(Exercise goal)
Would you transcribe the whole listing exactly, minus its pictures?

# Start of Material shown

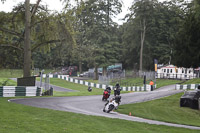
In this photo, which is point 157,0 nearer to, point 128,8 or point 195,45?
point 128,8

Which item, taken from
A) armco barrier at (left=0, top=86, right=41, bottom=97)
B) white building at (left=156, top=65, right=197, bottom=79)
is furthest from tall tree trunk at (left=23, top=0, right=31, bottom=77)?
white building at (left=156, top=65, right=197, bottom=79)

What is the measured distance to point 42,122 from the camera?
35.4ft

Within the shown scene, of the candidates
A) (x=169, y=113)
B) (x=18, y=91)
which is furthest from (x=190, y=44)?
(x=18, y=91)

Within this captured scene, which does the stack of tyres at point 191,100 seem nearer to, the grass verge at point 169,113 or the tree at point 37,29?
the grass verge at point 169,113

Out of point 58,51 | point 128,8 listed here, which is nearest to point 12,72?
point 58,51

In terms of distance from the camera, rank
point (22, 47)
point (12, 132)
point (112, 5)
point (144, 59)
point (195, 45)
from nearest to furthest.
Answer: point (12, 132)
point (195, 45)
point (22, 47)
point (112, 5)
point (144, 59)

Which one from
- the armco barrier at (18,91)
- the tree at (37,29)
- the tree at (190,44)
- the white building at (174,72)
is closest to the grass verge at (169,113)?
the tree at (190,44)

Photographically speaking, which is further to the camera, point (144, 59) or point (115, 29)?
point (144, 59)

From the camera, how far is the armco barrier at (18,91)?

# End of Material shown

(Result of this exercise)
In this photo, which is point 157,0 nearer to, point 128,8 or point 195,45?
point 128,8

Which item, taken from
A) armco barrier at (left=0, top=86, right=41, bottom=97)
B) white building at (left=156, top=65, right=197, bottom=79)
is furthest from tall tree trunk at (left=23, top=0, right=31, bottom=77)?
white building at (left=156, top=65, right=197, bottom=79)

What is the measured distance to point 42,122 from the camera?
35.4ft

Within the shown scene, of the candidates
A) (x=169, y=113)
B) (x=18, y=91)
which is furthest from (x=190, y=44)?
(x=18, y=91)

Within this captured scene, which does the stack of tyres at point 191,100 seem nearer to, the grass verge at point 169,113 or the tree at point 37,29?
the grass verge at point 169,113

Out of point 58,51 | point 128,8 listed here, which is nearest to point 12,72?
point 58,51

In terms of distance from the camera, rank
point (22, 47)
point (12, 132)
point (112, 5)
point (144, 59)
point (195, 45)
from nearest to furthest.
Answer: point (12, 132)
point (195, 45)
point (22, 47)
point (112, 5)
point (144, 59)

Which one from
- the armco barrier at (18,91)
- the tree at (37,29)
- the tree at (190,44)
- the white building at (174,72)
is closest to the grass verge at (169,113)?
the tree at (190,44)

Photographically speaking, which is further to the camera, point (144, 59) or point (115, 29)?
point (144, 59)

From the camera, how far is the armco barrier at (18,91)?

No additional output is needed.